● **PROBLEMS TO WORK ON**:
**1)** From the article on glaucoma treatment, reproduce word for word the part that opens with the words containing "Glaucoma treatment deserves" and closes with "than past methods.".
**2)** According to the article on glaucoma treatment, what success rate does Selective Laser Trabeculoplasty have?
**3)** In the article on glaucoma treatment, shorten the paragraph beginning "Rubinstein noted that GDX scanning laser polymetry" while keeping its main facts.

====== EXTRACT PROVIDED

Glaucoma treatment deserves more attention

Thanks to a highly successful new optical procedure that is currently available in metro Detroit, it is now possible for those suffering from glaucoma to receive treatment that is much more successful than past methods.

An estimated three million Americans currently suffer from glaucoma, a disease which is the leading cause of blindness for African Americans.

Glaucoma is a group of eye diseases that gradually takes away a person's sight-frequently without any warning or noticeable symptoms-through pressure within the eye that then causes damage to the optic nerve. Glaucoma is incurable, however it is treatable. Left untreated the subsequent loss of vision due to the disease is irreversible

Most early causes of glaucoma have traditionally been treated using surgery, laser technology or eye drops, which is the most common treatment. For more than a year, however, a new procedure has been available that has received scarce notice despite its proven track record of success. Selective Laser Trabeculoplasty (SLT) uses a combination of frequencies of light allowing the laser to work at very low levels of energy and has a success rate of over 90 percent, which is far ahead of any of the other traditional procedures. Although the procedure only takes one minute, it is totally painless and has no side effects. The other procedures "were marginally successful," said Dr. Mark Rubinstein, a doctor at the Michigan Eyecare Institute, which offers the procedure at all three of its offices in Southfield, Livonia, and Dearborn. For example, the problem with the old form of laser surgery was that it caused tissue damage, whereas SLT causes no tissue damage at all. As for eyedrops, some of the side effects included breathing problems, redness, tearing and decreased vision. Additionally, most insurance companies cover SLT and will reimburse up to $300 per eye for the one-time procedure. With eyedrops the cost is around $140 per month for the rest of the patient's life.

Rubinstein noted that GDX scanning laser polymetry, which diagnoses glaucoma earlier and more effectively than other methods, has been available for about three years and SLT has been available for over a year. But the procedures are extremely underutilized because so few people have heard about the new treatment and therefore continue to rely on the older methods that don't work nearly as well.

When asked why African Americans suffer disproportionately from glaucoma-Blacks are five times more likely to suffer from glaucoma than Whites- Rubinstein said there was no known medical reason why this continues to be the case, although it could be genetic.

============
====== GIVEN DATA

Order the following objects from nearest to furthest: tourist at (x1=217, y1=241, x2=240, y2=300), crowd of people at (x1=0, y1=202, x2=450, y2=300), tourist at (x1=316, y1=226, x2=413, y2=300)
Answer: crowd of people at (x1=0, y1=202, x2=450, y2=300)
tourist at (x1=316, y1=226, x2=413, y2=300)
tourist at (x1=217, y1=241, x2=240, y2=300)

============

● **ANSWERS FOR THE TASKS**:
**1)**
Glaucoma treatment deserves more attention

Thanks to a highly successful new optical procedure that is currently available in metro Detroit, it is now possible for those suffering from glaucoma to receive treatment that is much more successful than past methods.

**2)** It has a success rate of over 90 percent.

**3)** Rubinstein said that GDX scanning laser polymetry diagnoses glaucoma earlier and more effectively than other methods and has been available for about three years. SLT has been available for over a year. Both are heavily underused because few people have heard of the new treatment, so they keep relying on older, far less effective methods.